Having a culture of continuous improvement means you are constantly experimenting with your processes. A regular retrospective meeting is an important part of that. It’s an opportunity for the team to inspect themselves and create a plan for improvements. In these meetings the team decide on “Action points”: things that individuals or the team as a whole need to do. These action points might be fairly trivial things, like buying stationary, or they might be significant changes to the way the team works. They are possibly the most important outcome of a retrospective, and a key mechanism for a team to clear obstacles and get better.

Action points aren’t enough though. At least according to my team at a recent retrospective. We decided to formalise our experiments and add more structure. Let’s look at an example:

A team wants to test working with a sprint goal. They collectively produce something that looks like this:

Sprint Goal
    2019/08/14 - 2019/09/11  (4 weeks)

What problem are we trying to solve, or what do we want to improve, and why?
     Team is working on a lot of things in parallel, spending a lot of time context switching ...
     ....the team decided on this experiment as a way to reduce work in progress,
     improve collaboration, and shorten lead times.

Thing we will try in order to (hopefully) improve.
     Sprint goal each iteration. Negotiated between the Product Owner and the Development Team... (etc)
What are our criteria for knowing if the experiment was successful.
    We experience less context switching, delivering  more and delivering what is most important.
    Product feels the same. We also feel more engaged.

Okay, but we already have action points to improve our process. Why is this useful? Is it even useful, or is it just unnecessary admin for our new ideas? To tell the truth, we didn’t know. So we conducted an experiment on having experiments. This is what we found:

Formalised experiments are useful.


More specifically:

They shone a light on process improvement. I find teams can very often become exclusively focused on their short term obstacles rather than long term improvements. Having a special “experiment” entity can nudge a team towards a culture of always trying something new. We haven’t lacked an ongoing experiment since we started doing them. But I hope at some point if we do, the team will, thinking of themselves as a team that experiments, notice the absense.

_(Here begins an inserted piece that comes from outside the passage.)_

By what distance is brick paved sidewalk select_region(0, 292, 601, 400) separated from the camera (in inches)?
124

They made it clear upfront that our exciting ideas for improvement might be a complete failures. They provided us the criteria for judging success, and a time to either accept the new idea more permanently into our way of working, or reject it. I feel this cemented an evidence based approach, with discussion staying focused around what we were originally trying to achieve. Ideas that didn’t help us get to the goals we articulated at the start of the experiment weren’t ones we kept.

Because of that evidence based approach. We made explicit contract with the more sceptical (or change-averse) members of the team. We always need their full commitment to a change, regardless of their individual doubts. It’s a much easier thing to ask for if it’s for a fixed duration and we have a clear time earmarked to reject that idea if it turns out to be rubbish. Interestingly, while any improving team with some kind of feedback loop is capable of reversing bad changes, no adopting untested ideas “officially” into our “permanent” way of working, seems to be a thing that makes people more comfortable with change.

So it appears formalised experiments worked for us.

Maybe they’ll work for you. But of course every team is different. I wouldn’t recommend just assuming they’re a great idea. I mean… maybe run an experiment?